In today’s Washington Post, there’s an article about a former president skirting around normal Constitutional thinking and getting back into the White House. That president is William Jefferson Clinton. You might know him as Bill.
The plan works out like this: Bill runs as vice president on someone’s ticket (Post had him naturally with Hillary, though I think Gore/Clinton would be far more interesting).
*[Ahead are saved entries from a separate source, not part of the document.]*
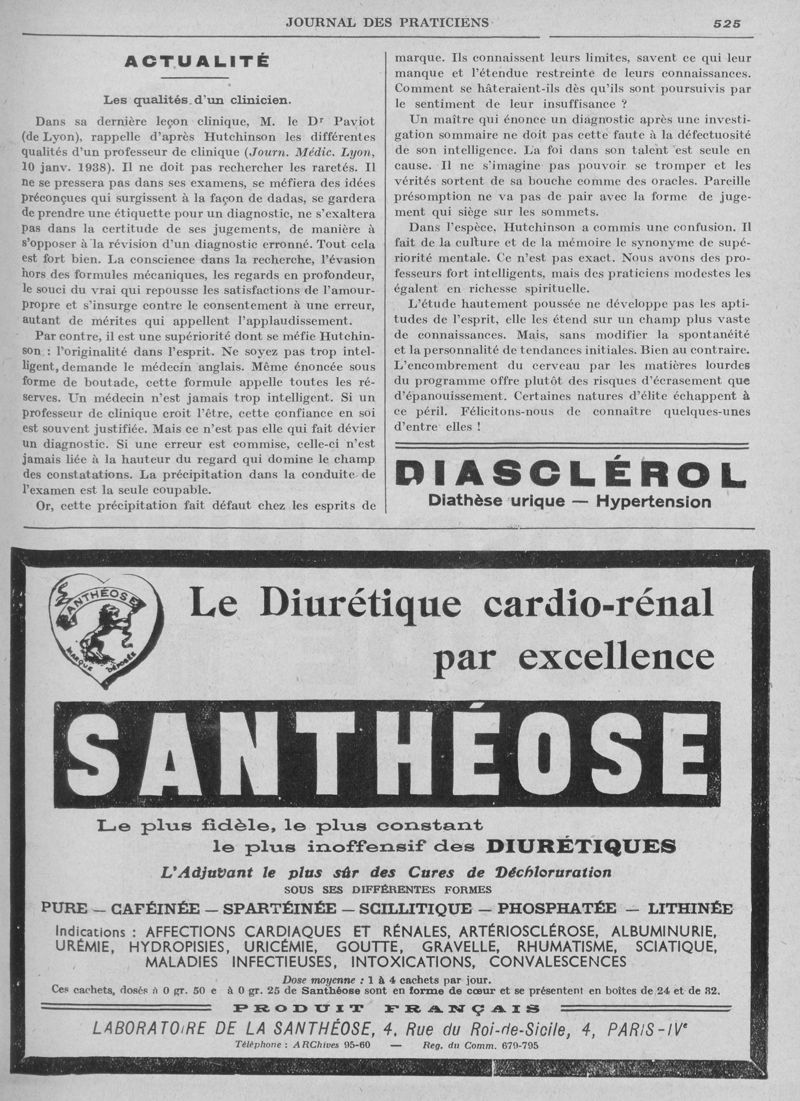 JOURNAL DES PRATICIENS

525

ACTUALITÉ

Les qualités d'un clinicien.

Dans sa dernière leçon clinique, M. le Dr Paviot (de Lyon), rappelle d'après Hutchinson les différentes qualités d'un professeur de clinique (Journ. Médic. Lyon, 10 janv. 1938). Il ne doit pas rechercher les raretés. Il ne se pressera pas dans ses examens, se méfiera des idées préconçues qui surgissent à la façon de dadas, se gardera de prendre une étiquette pour un diagnostic, ne s'exaltera pas dans la certitude de ses jugements, de manière à s'opposer à la révision d'un diagnostic erronné. Tout cela est fort bien. La conscience dans la recherche, l'évasion hors des formules mécaniques, les regards en profondeur, le souci du vrai qui repousse les satisfactions de l'amour-propre et s'insurge contre le consentement à une erreur, autant de mérites qui appellent l'applaudissement.

Par contre, il est une supériorité dont se méfie Hutchinson : l'originalité dans l'esprit. Ne soyez pas trop intelligent, demande le médecin anglais. Même énoncée sous forme de boutade, cette formule appelle toutes les réserves. Un médecin n'est jamais trop intelligent. Si un professeur de clinique croit l'être, cette confiance en soi est souvent justifiée. Mais ce n'est pas elle qui fait dévier un diagnostic. Si une erreur est commise, celle-ci n'est jamais liée à la hauteur du regard qui domine le champ des constatations. La précipitation dans la conduite de l'examen est la seule coupable.

Or, cette précipitation fait défaut chez les esprits de marque. Ils connaissent leurs limites, savent ce qui leur manque et l'étendue restreinte de leurs connaissances. Comment se hâteraient-ils dès qu'ils sont poursuivis par le sentiment de leur insuffisance ?

Un maître qui énonce un diagnostic après une investigation sommaire ne doit pas cette faute à la défectuosité de son intelligence. La foi dans son talent est seule en cause. Il ne s'imagine pas pouvoir se tromper et les vérités sortent de sa bouche comme des oracles. Pareille présomption ne va pas de pair avec la forme de jugement qui siège sur les sommets.

Dans l'espèce, Hutchinson a commis une confusion. Il fait de la culture et de la mémoire le synonyme de supériorité mentale. Ce n'est pas exact. Nous avons des professeurs fort intelligents, mais des praticiens modestes les égalent en richesse spirituelle.

L'étude hautement poussée ne développe pas les aptitudes de l'esprit, elle les étend sur un champ plus vaste de connaissances. Mais, sans modifier la spontanéité et la personnalité de tendances initiales. Bien au contraire. L'encombrement du cerveau par les matières lourdes du programme offre plutôt des risques d'écrasement que d'épanouissement. Certaines natures d'élite échappent à ce péril. Félicitons-nous de connaître quelques-unes d'entre elles !

DIASCLÉROL
Diathèse urique — Hypertension

SANTHÉOSE MARQUE DÉPOSÉE

Le Diurétique cardio-rénal par excellence

SANTHÉOSE

Le plus fidèle, le plus constant le plus inoffensif des DIURÉTIQUES

L'Adjuvant le plus sûr des Cures de Déchloruration

SOUS SES DIFFÉRENTES FORMES

PURE — CAFÉINÉE — SPARTÉINÉE — SCILLITIQUE — PHOSPHATÉE — LITHINÉE

Indications : AFFECTIONS CARDIAQUES ET RÉNALES, ARTÉRIOSCLÉROSE, ALBUMINURIE, URÉMIE, HYDROPISIES, URICÉMIE, GOUTTE, GRAVELLE, RHUMATISME, SCIATIQUE, MALADIES INFECTIEUSES, INTOXICATIONS, CONVALESCENCES

Dose moyenne : 1 à 4 cachets par jour.
Ces cachets, dosés à 0 gr. 50 e à 0 gr. 25 de Santhéose sont en forme de cœur et se présentent en boîtes de 24 et de 32.

PRODUIT FRANÇAIS

LABORATOIRE DE LA SANTHÉOSE, 4, Rue du Roi-de-Sicile, 4, PARIS-IVe

Téléphone : ARChives 95-60 — Reg. du Comm. 679-795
The 12th Amendment says you can’t be vice president if you aren’t eligible to be president. The 22nd Amendment says you can’t be elected president more than twice.
But as the Post points out through interviews with former White House lawyers, Clinton wouldn’t be elected president. He would ascend to the presidency, thus making a third term for him legal, even though a fourth would be out of the question because of the necessity for reelection.
I was totally with them at this point and ready to start printing campaign flyers for Candidate X/Clinton ’08.
Until I ran into my old buddy Richard Posner. Judge Posner sits on the U.S. Court of Appeals and was the subject of a research paper when I was in grad school.
He’s also the man responsible for crushing my dreams. He says in the Post, “Electing a vice president means electing a vice president and contingently electing him as president,” which would prohibit Clinton from making such a run.
Maybe Clinton is getting bored these days and will try to stir things up. After all, if he can get a Gore/Clinton ticket going and manage to get elected, the Supreme Court would once again be asked to make a huge ruling involving the presidency. Imagine the legal arguments raining down from both sides as former justices, White House lawyers, Ally McBeal and someone with a powdered wig weigh in on cable news shows. University classes will grind to a halt as students debate the merits of each sideā¦and then have to write a 20-page paper defending their position.
Did I mention I have the Constitution on my iPod?